SET TASK:
Quote each of the following entries word for word.

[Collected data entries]
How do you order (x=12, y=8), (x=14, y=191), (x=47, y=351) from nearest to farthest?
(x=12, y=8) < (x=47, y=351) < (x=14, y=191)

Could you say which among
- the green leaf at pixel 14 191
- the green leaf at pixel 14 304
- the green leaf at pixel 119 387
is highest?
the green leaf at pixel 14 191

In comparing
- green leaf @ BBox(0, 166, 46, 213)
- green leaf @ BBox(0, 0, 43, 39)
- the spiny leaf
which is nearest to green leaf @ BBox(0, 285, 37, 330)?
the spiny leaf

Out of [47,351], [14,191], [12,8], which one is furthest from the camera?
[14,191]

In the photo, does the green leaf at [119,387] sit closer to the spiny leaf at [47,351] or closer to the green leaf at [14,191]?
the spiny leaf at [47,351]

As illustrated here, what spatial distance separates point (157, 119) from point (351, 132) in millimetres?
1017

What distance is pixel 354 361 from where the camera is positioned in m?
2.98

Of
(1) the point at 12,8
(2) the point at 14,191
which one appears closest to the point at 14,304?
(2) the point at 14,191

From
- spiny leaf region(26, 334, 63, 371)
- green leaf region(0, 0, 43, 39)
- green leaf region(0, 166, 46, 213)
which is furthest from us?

WRITTEN RESPONSE:
How do you order (x=12, y=8), (x=14, y=191), (x=47, y=351) from nearest to farthest?
(x=12, y=8) < (x=47, y=351) < (x=14, y=191)

Could you say which among
- the green leaf at pixel 14 191
- the green leaf at pixel 14 304
- the green leaf at pixel 119 387
is highest?
the green leaf at pixel 14 191

In comparing
- green leaf @ BBox(0, 166, 46, 213)
- green leaf @ BBox(0, 0, 43, 39)
- the spiny leaf
which is nearest to green leaf @ BBox(0, 285, 37, 330)?
the spiny leaf

Out of [47,351], [14,191], [12,8], which one is furthest from the camera?
[14,191]

In the photo, does the green leaf at [119,387] sit closer to the spiny leaf at [47,351] or closer to the green leaf at [14,191]?
the spiny leaf at [47,351]

As illustrated here, what spatial distance separates point (157, 119) from point (351, 132) in millimetres?
1017

What distance is pixel 354 361 from where the camera is positioned in m?
2.98

Of
(1) the point at 12,8
(2) the point at 14,191
which one appears closest to the point at 14,304?
(2) the point at 14,191

From
- spiny leaf region(26, 334, 63, 371)
- green leaf region(0, 0, 43, 39)
- green leaf region(0, 166, 46, 213)
which is furthest from us?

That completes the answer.